Moi aussi j’aurai bien aimé aller à l’école et apprendre l’anglais… Je me sens si triste… et si seul. Je m’ennuie. J’ai un peu joué avec les chaussons puis je suis parti me coucher dans le lit de Lilas en bousculant Nounours et Sylvie sa poupée chiffon ; ces deux-là se partagent son oreiller.
Je sais que je n’ai pas le droit d’y aller mais c’est plus fort que moi ; il y a son odeur et aujourd’hui j’ai vraiment besoin de réconfort.
La chambre de Lilas est spacieuse et lumineuse. J’ai l’impression de me promener dans une prairie tant les couleurs sont belles. Sur les murs, des arbres, des fleurs et des papillons. Son lit de princesse est calé contre un mur et se fond dans le ciel.
Alors que je m’installe confortablement sur le lit, la porte de la chambre se referme en claquant. Je ne supporte pas les portes fermées car j’ai l’impression d’être pris au piège.
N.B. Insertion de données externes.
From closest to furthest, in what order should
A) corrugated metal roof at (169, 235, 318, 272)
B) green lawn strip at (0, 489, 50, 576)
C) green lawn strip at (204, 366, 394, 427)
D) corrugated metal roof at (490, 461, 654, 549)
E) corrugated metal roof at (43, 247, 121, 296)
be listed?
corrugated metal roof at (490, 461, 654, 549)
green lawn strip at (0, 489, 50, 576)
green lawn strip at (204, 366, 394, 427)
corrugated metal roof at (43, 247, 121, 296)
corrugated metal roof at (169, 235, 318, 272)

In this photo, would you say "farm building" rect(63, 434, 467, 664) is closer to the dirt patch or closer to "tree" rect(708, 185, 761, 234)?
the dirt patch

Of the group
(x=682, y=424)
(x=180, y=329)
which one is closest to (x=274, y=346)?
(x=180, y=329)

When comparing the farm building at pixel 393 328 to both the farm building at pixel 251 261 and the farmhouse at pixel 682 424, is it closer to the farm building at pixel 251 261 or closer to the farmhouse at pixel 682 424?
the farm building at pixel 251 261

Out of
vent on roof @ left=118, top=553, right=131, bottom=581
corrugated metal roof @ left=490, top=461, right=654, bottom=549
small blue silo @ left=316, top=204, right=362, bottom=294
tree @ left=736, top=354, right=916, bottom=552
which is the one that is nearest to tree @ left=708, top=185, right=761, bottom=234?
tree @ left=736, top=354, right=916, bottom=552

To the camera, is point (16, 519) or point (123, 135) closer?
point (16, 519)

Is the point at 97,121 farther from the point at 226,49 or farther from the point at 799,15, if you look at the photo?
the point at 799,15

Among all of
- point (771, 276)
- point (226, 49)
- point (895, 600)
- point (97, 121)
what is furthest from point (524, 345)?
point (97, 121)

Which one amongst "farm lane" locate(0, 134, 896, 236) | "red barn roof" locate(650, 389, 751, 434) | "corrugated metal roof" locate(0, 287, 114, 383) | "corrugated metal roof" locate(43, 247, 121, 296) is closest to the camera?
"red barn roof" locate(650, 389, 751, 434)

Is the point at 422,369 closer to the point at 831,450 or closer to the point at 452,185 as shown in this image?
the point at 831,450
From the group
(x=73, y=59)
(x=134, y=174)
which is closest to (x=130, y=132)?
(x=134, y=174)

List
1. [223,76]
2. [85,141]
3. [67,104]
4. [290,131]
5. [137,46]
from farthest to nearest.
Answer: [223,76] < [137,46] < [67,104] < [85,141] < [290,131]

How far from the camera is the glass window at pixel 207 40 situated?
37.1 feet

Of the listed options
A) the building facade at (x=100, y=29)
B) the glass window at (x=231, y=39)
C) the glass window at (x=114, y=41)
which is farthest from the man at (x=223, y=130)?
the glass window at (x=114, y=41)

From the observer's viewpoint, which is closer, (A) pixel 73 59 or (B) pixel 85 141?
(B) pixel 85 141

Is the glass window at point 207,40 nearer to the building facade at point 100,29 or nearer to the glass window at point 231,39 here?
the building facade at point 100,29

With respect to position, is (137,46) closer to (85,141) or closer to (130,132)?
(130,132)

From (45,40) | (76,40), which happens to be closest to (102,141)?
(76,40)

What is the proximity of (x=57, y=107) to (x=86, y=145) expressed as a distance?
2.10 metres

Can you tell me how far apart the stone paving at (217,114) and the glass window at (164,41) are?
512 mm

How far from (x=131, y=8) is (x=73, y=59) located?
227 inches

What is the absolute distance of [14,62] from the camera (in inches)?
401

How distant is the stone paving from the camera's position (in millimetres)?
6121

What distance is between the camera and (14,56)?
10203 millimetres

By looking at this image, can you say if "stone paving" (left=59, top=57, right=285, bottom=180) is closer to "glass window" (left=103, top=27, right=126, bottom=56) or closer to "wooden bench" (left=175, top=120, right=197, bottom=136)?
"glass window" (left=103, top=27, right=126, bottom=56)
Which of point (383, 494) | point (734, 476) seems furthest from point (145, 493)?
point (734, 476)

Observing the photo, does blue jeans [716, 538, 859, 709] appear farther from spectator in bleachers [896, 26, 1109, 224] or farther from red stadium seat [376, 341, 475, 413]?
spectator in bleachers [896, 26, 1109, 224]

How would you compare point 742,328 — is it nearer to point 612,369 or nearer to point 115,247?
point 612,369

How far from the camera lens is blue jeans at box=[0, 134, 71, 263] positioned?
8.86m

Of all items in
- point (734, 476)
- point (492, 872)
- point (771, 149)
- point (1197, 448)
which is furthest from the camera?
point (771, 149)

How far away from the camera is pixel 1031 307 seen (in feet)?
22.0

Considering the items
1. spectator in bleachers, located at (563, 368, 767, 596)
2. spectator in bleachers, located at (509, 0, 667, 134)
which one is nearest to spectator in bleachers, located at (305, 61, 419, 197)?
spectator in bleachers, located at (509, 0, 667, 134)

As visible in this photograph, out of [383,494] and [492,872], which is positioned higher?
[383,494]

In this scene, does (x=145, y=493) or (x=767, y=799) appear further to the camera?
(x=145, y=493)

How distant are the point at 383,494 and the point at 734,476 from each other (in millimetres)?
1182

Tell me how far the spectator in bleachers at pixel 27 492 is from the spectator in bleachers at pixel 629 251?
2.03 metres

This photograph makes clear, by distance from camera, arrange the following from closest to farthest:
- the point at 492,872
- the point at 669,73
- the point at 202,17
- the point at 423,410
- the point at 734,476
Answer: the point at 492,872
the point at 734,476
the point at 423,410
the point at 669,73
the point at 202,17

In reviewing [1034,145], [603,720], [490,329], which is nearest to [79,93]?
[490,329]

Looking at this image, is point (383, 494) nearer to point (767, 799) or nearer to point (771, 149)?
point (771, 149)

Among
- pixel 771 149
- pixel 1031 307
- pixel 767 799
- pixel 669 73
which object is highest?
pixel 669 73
Je m’élance donc vers la porte pour l’ouvrir mais la poignée est haute et j’ai beau bondir, je n’arrive pas à l’atteindre.
Soudain, j’entends :
-tu n’y arriveras pas.
Je ne comprends pas d’où ces mots peuvent venir, sachant qu’il n’y a personne dans la maison ; je continue donc à sauter pour atteindre la poignée.
Mais une voix rocailleuse répète plus fort cette fois-ci :
-tu n’y arriveras pas.
Je me retourne. Il n’y a personne. Mais, je perçois comme un mouvement. Le nounours qui était par terre, se relève et s’avance ! … Puis, c’est Sylvie, la poupée chiffon qui le rejoint.
Je suis tellement choqué que j’en oublie d’aboyer. Atterré, je m’aplati de toutes mes forces contre la porte en espérant disparaitre.
-on ne te veut pas de mal dit Sylvie de sa voix fluette.
-on veut juste te parler enchaîne Margot la petite vache mouchetée, descendue de son étagère.
Nounours, Sylvie et Margot s’avancent vers moi tout en me parlant. Je ne comprends plus rien. Je tremble de tout mon corps et hurle de peur. J’ai retrouvé ma voix mais je ne sais plus quoi faire. Je ne peux même pas fuir. Je suis coincé.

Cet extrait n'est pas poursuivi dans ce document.